Descendants of the Ming dynasty's imperial family

In 1725, the Yongzheng Emperor bestowed a hereditary marquis title on Zhu Zhilian, a descendant of the imperial family of the Ming dynasty. Zhu was also paid by the Qing government to perform rituals at the Ming tombs and induct the Chinese Plain White Banner into the Eight Banners. Later in 1750, during the reign of Yongzheng's successor, the Qianlong Emperor, Zhu Zhiliang was posthumously honoured as "Marquis of Extended Grace". The marquis title was passed on to Zhu's descendants for 12 generations until the end of the Qing dynasty in the early 20th century.

Nian Gengyao and Longkodo

Nian Gengyao was a supporter of the Yongzheng Emperor long before the latter ascended the throne. In 1722, when he was recalling his brother Yinti from the northwest border in Xinjiang, Yongzheng appointed Nian as the commander of the Qing army in Xinjiang. The situation in Xinjiang at the time was volatile, and a strong general was needed in the area. After several military conquests, however, Nian's stature and power grew. Some[who?] said he began seeing himself as equal to the emperor. Seeing Nian as no longer within his control, Yongzheng issued an imperial edict demoting Nian to the position of a general of the Hangzhou Command. As Nian continued to remain unrepentant, he was eventually given an ultimatum and forced to commit suicide by consuming poison in 1726.
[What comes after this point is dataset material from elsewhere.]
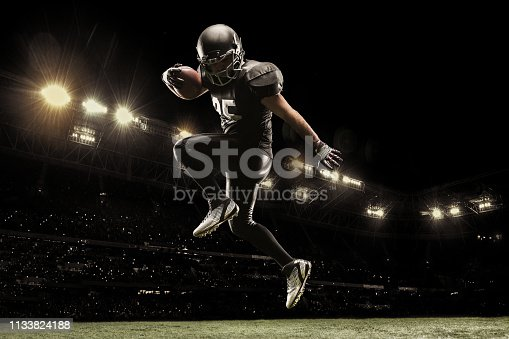 Professional american football player on stadium running in action. Sport wallpaper with copyspace. 3D model of the stadium was created by me (the author)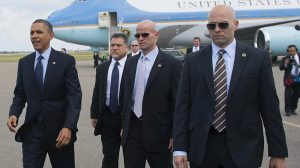 Secret Service agents with President Obama on his arrival in Columbia in 2012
Longkodo was the commander of the militias stationed at the capital at the time of Yongzheng's succession. He fell in disgrace in 1728 and died while under house arrest.

After becoming the emperor, Yongzheng suppressed writings he deemed unfavorable to his court, particularly those with an anti-Manchu bias.[1] Foremost among these were those of Zeng Jing, an unsuccessful degree candidate heavily influenced by the 17th-century scholar Lü Liuliang. Zeng had been so affected by what he read that he attempted to incite the governor-general of Shaanxi-Sichuan, Yue Zhongqi (a descendant of anti-Jurchen General Yue Fei), to rebel against the Qing government. Yue Zhongqi promptly turned him in, and in 1730 news of the case reached the Yongzheng Emperor. Highly concerned with the implications of the case, Yongzheng had Zeng Jing brought to Beijing for trial. The emperor's verdict seemed to demonstrate a Confucian sovereign's benevolence: He ascribed Zeng's actions to the gullibility and naïveté of a youth taken in by Lü Liuliang's abusive and overdrawn rhetoric. In addition, the emperor suggested that Lü Liuliang's original attack on the Manchus was misplaced, since they had been transformed by their long-term exposure to the civilising force of Confucianism.

Yongzheng is also known for establishing a strict autocratic-style rule during his reign. He detested corruption, and punished officials severely when they were found guilty of an offense. In 1729, he issued an edict prohibiting the smoking of madak,[citation needed] a blend of tobacco and opium. Yongzheng's reign saw the Qing dynasty further establish itself as a powerful empire in Asia. He was instrumental in extending what became known as a "Kangqian Period of Harmony" (Chinese: 康乾盛世; cf. Pax Romana). In response to the tragedy of the succession struggle during his father's reign, Yongzheng created a sophisticated procedure for choosing a successor. He was known for his trust in Mandarin officials. Li Wei and Tian Wenjing governed China's southern areas with the assistance of Ortai.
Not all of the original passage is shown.